Average width of realized 95% confidence intervals.

Percentage of realized 95% confidence intervals containing the true parameter value.

Uncertainty in the input θ for estimation of Ω_T neglected (true parameter value θ = 1.7%, while the estimated β_T was used as the input θ).

Discussion

The use of tests for recent infection to infer incidence is of considerable and increasing interest, especially for HIV surveillance. It is a fundamental limitation that all currently available (and perhaps all conceivable) tests with a long enough mean duration of recent infection for statistical robustness also have some people with “recent” results at arbitrarily long times after infection. If there were no such “false-recent” results, the use of recency tests for incidence estimation would be straightforward, as shown, for example, by Brookmeyer and Quinn.⁵ Various methodological advances to accommodate a non-zero “false-recent rate” have attracted attention, but consensus has not emerged on the best approach. Previous derivations of incidence estimators have relied on strong assumptions: perhaps most crucially that the “false-recent rate” is an innate property of the test, rather than a convolution of test properties with the demographic and epidemiologic context. This assumption is known to be substantially violated.
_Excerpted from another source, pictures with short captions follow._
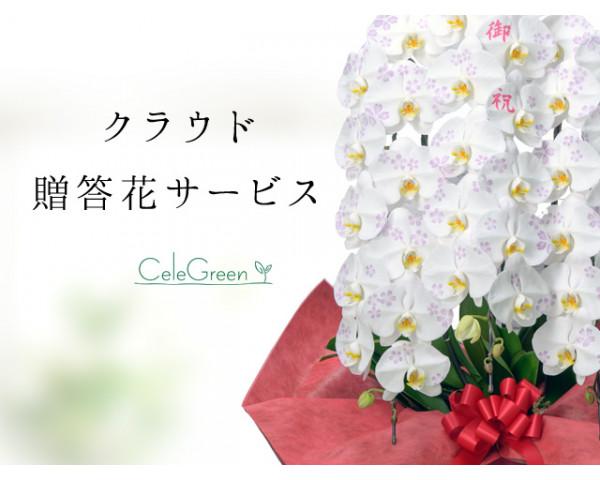 お祝い用胡蝶蘭・観葉植物 注文サービス「セレグリ」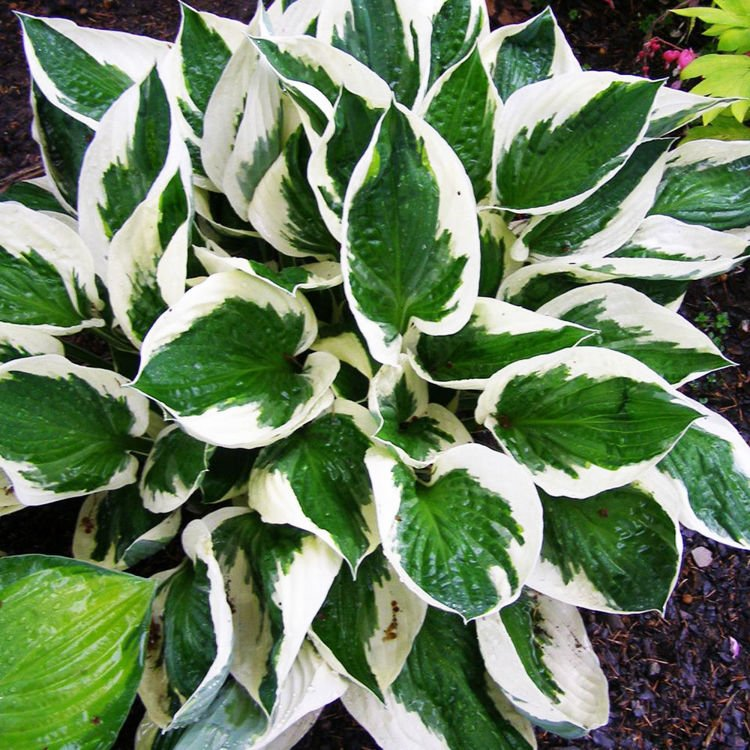Hosta (Funkia) Patriot 1 szt.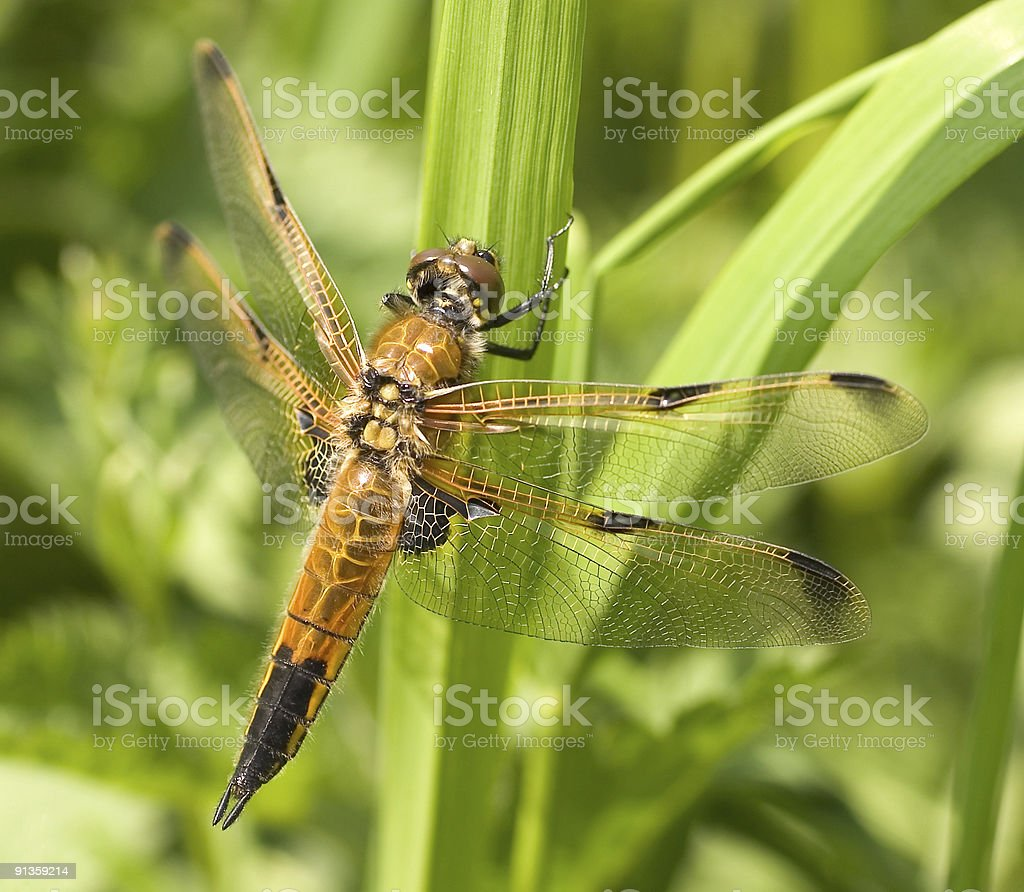 Four-spotted chaser dragonfly Libellula quadrimaculata royalty-free stock photo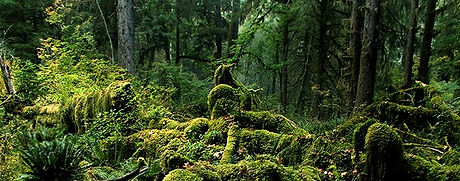 KIC3213-Rain-Forest-Landscape-Hoh-Rain-F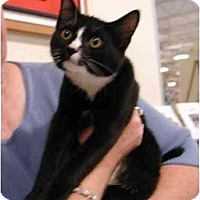 Adopt A Pet :: Munson - Clementon, NJ
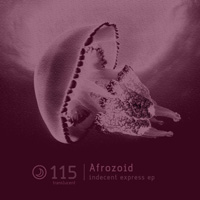 Afrozoid - Indecent Express EP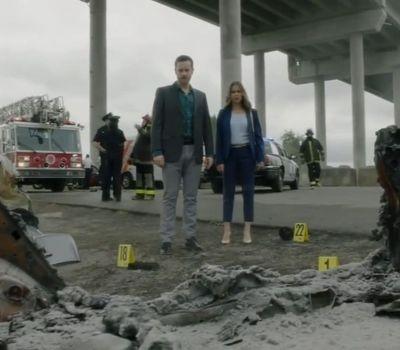 Hailey Dean Mystery: Murder, With Love online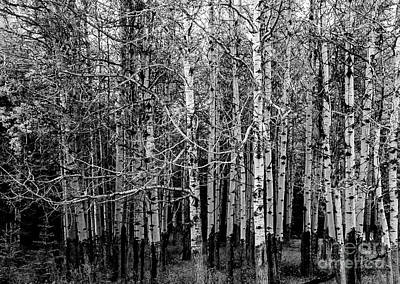 Photograph - Aspen Trees Canadian Rockies Black And White by Blake Webster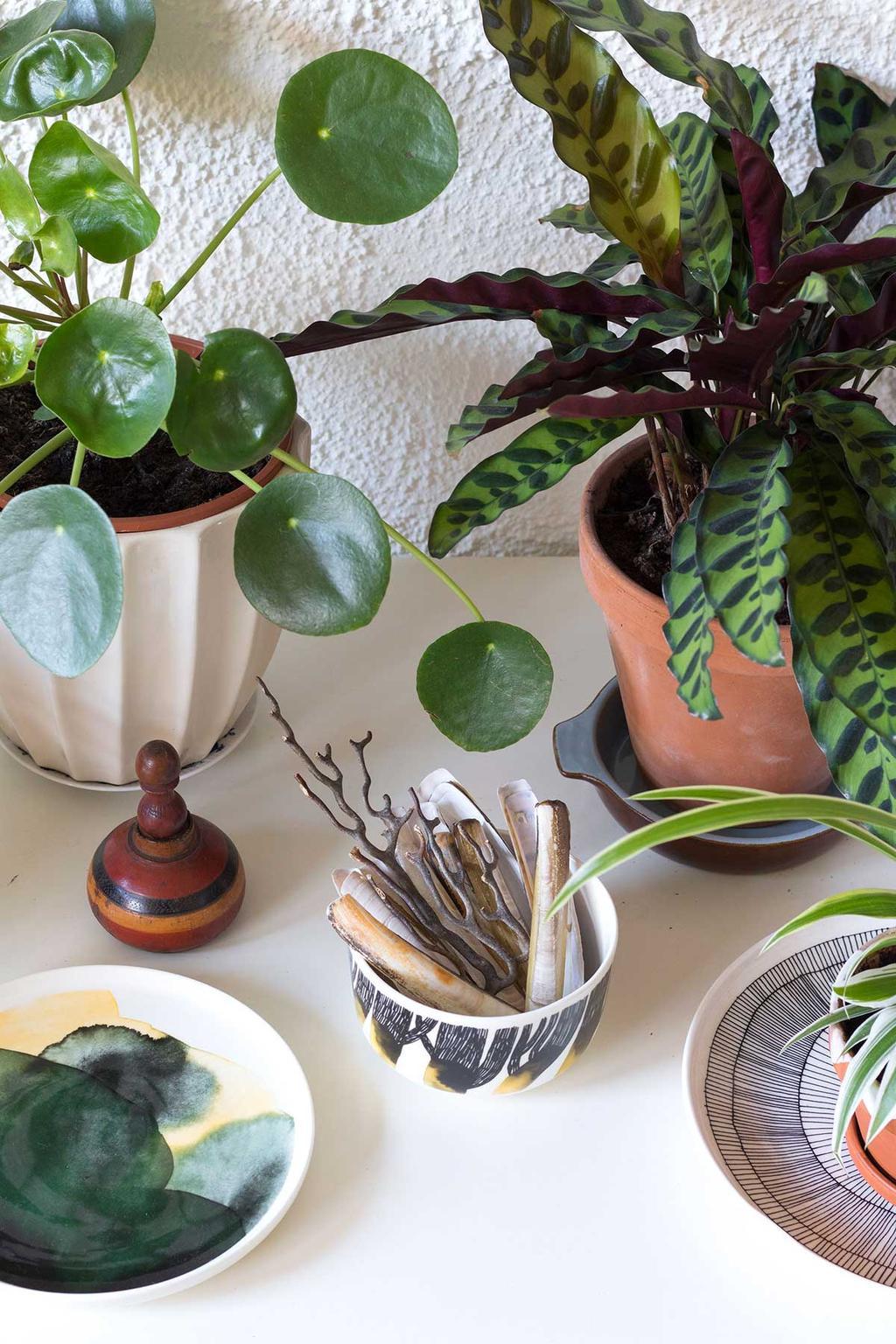 Pilea plant bij MY ATTIC thuis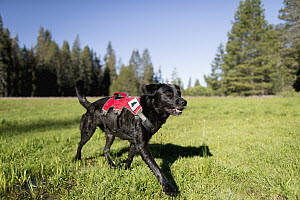 Domestic Dog (Canis familiaris) named Winnie, a scent detection dog with Conservation Canines, running in meadow, Sierra Nevada, California - Jaymi Heimbuch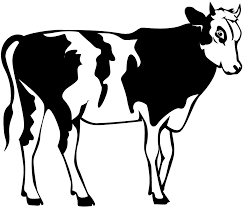 cow clipart black and white. Perfect Black Cow Clipart Black And White Clipart White Cows  Planets U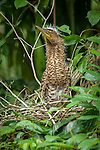 Bare throated tiger heron stretching his neck watching for predators
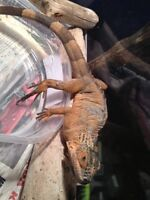 Young Red Iguana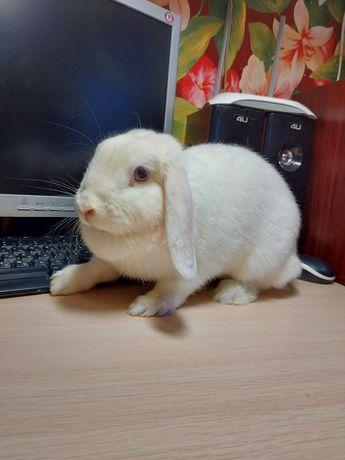 Декоративный кролик кроль клетка для кроля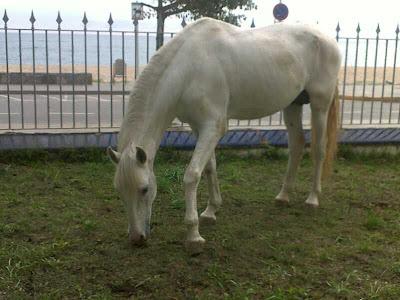 Alicia Talaya - Teràpies a Cardedeu - el cavall blanc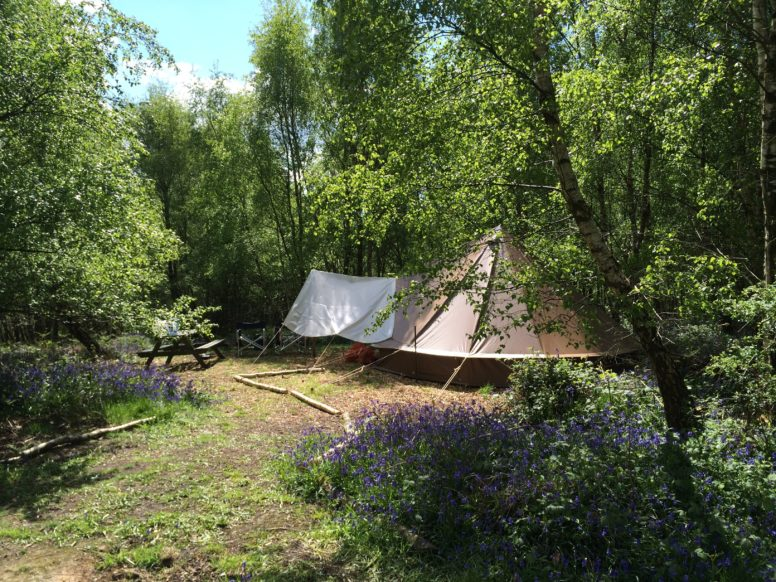 Bell tent glamping in bluebells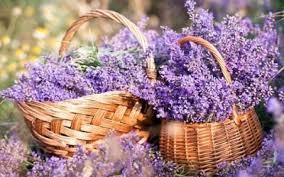 cesti lavanda Aromaterapia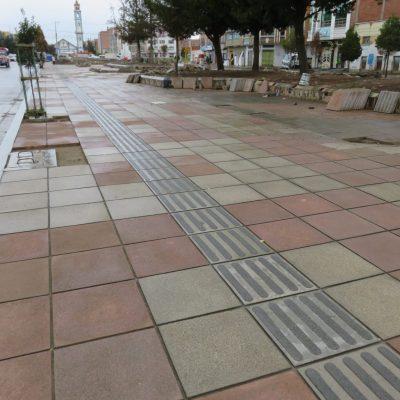Avenida_Civica_5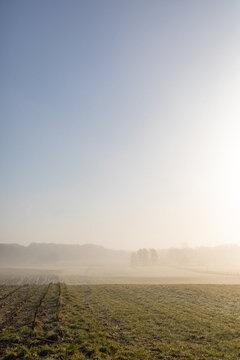 Misty morning scene in winter February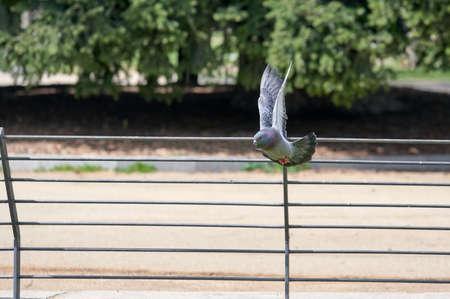 Pigeon in flight through a city park
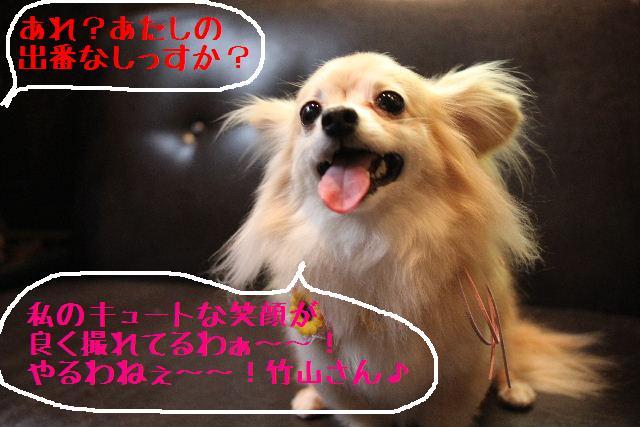 b0130018_18132238.jpg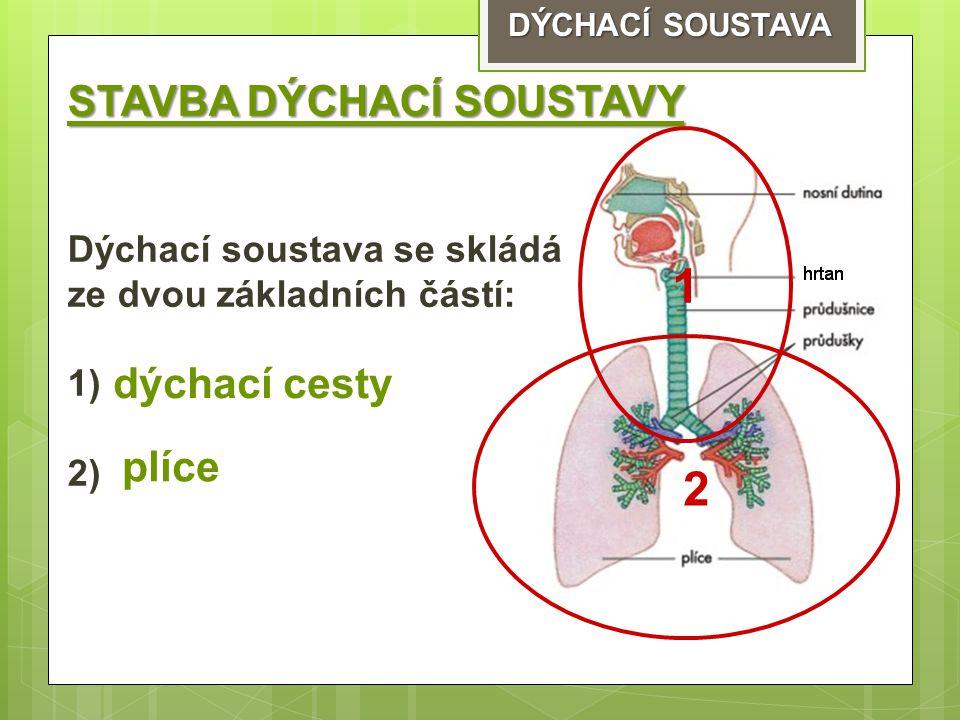 1 STAVBA DÝCHACÍ SOUSTAVY dýchací cesty plíce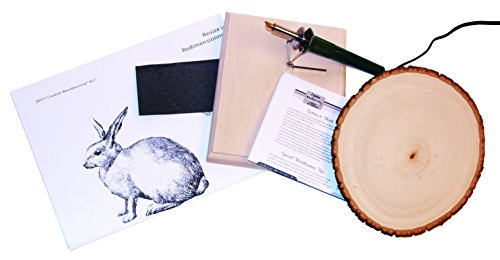 Walnut Hollow Creative Woodburning (Pyrography) Kit for the Beginner in Arts, Crafts & Hobby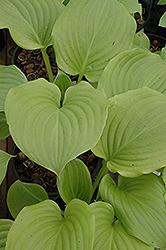 Aphrodite Hosta (Hosta 'Aphrodite') at GardenWorks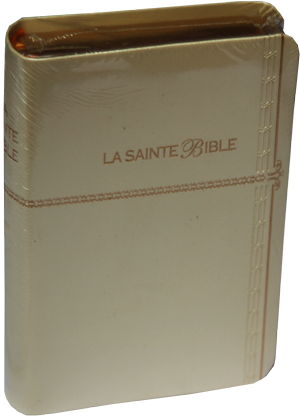 bible ls avec intro note de bas bord doré index S-B–6500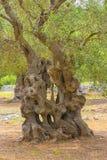 Оливковое дерево столетий старое Стоковое фото RF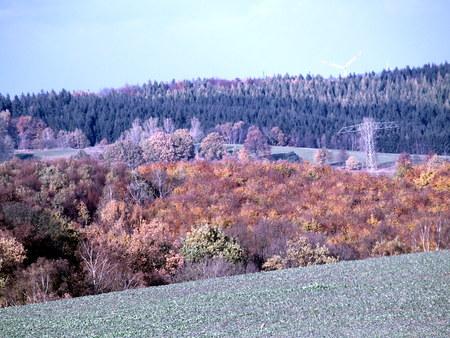 herbst: Laubwald im Herbst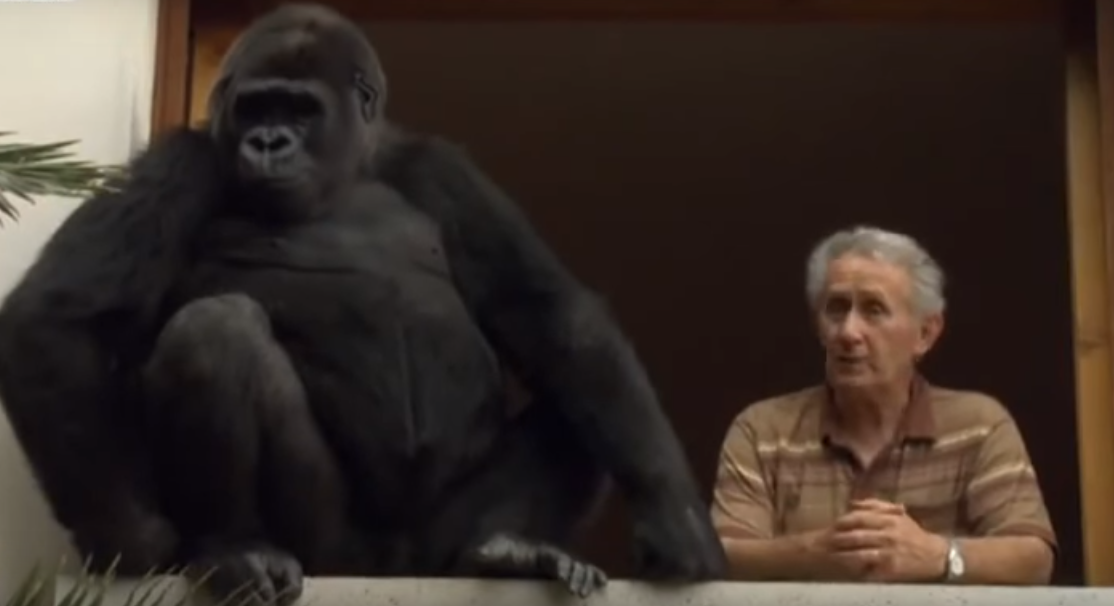 Meet The Gorilla Whos Lived With A Human Couple For 18 Years q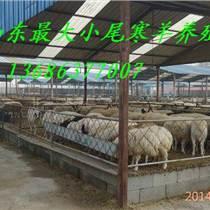 供應山東最大小尾寒羊養殖場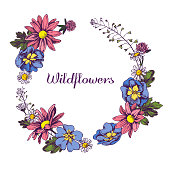 Floral Wreath of Wildflowers Hand drawn vector illustation stock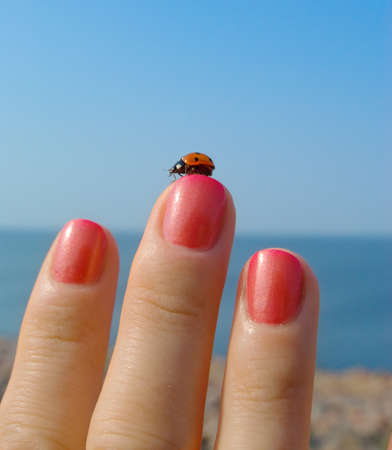 lady beetle: Ladybird on her finger with a manicure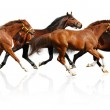 thumbnail of Herd gallops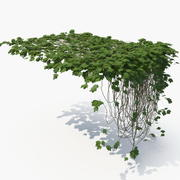 Ivy (10) 3d model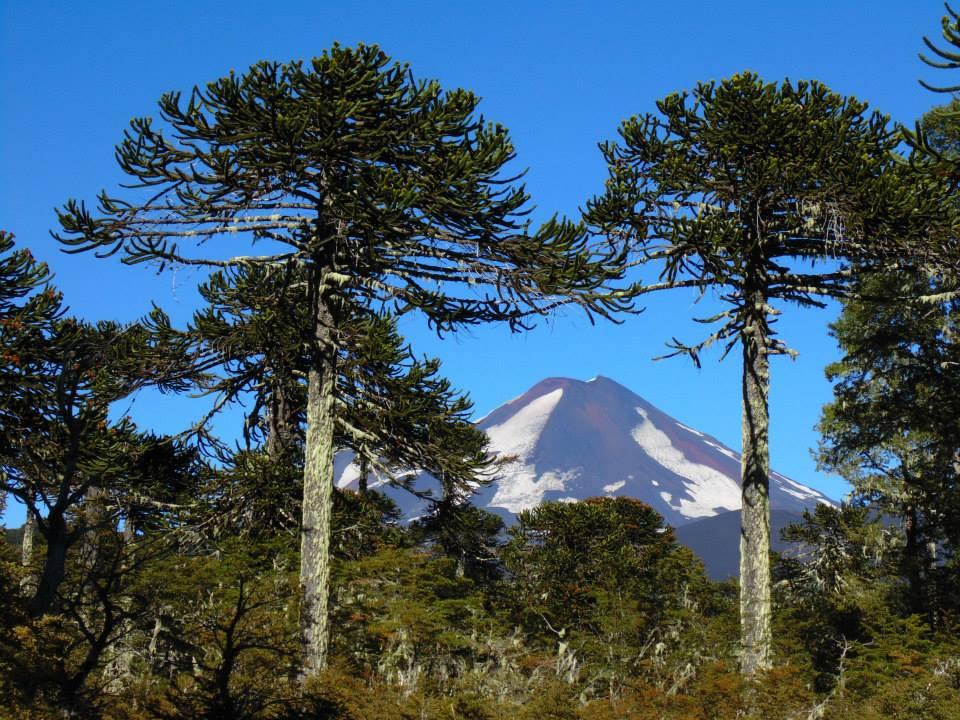 Día Mundial del Árbol: La lenta evaluación de las 112 especies chilenas y el riesgo que ignoramos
We suggest here a formal approach to summarize an arbitrarily complicated recent infection test dynamic into two parameters, namely a mean duration of recent infection and a false-recent rate. A crucial construct is the introduction of a timescale T, describing the dynamic range of recency. The consequence of relaxing the assumptions made by the incidence estimators developed previously is that demography and epidemiology are no longer perfectly separated from test characteristics, reflecting fundamental limitations to the inference of rates from instantaneous population states. If the false-recent rate is very close to zero, the limitations imposed by a non-zero false-recent rate become minor and its variation over time and place is restricted.

The present analysis offers the opportunity to consistently account for imperfect accuracy and precision of the incidence estimator. The utility of the estimator may be assessed in terms of changes in incidence and the susceptible population over the preceding period of duration T, the probability of survival for T post infection, and the recency test performance. The cross-sectional incidence estimator will be informative at feasible sample sizes, in a given context, for a suitably well-behaved recency test, i.e., a test with a suitably long mean duration of recent infection and low false-recent rate.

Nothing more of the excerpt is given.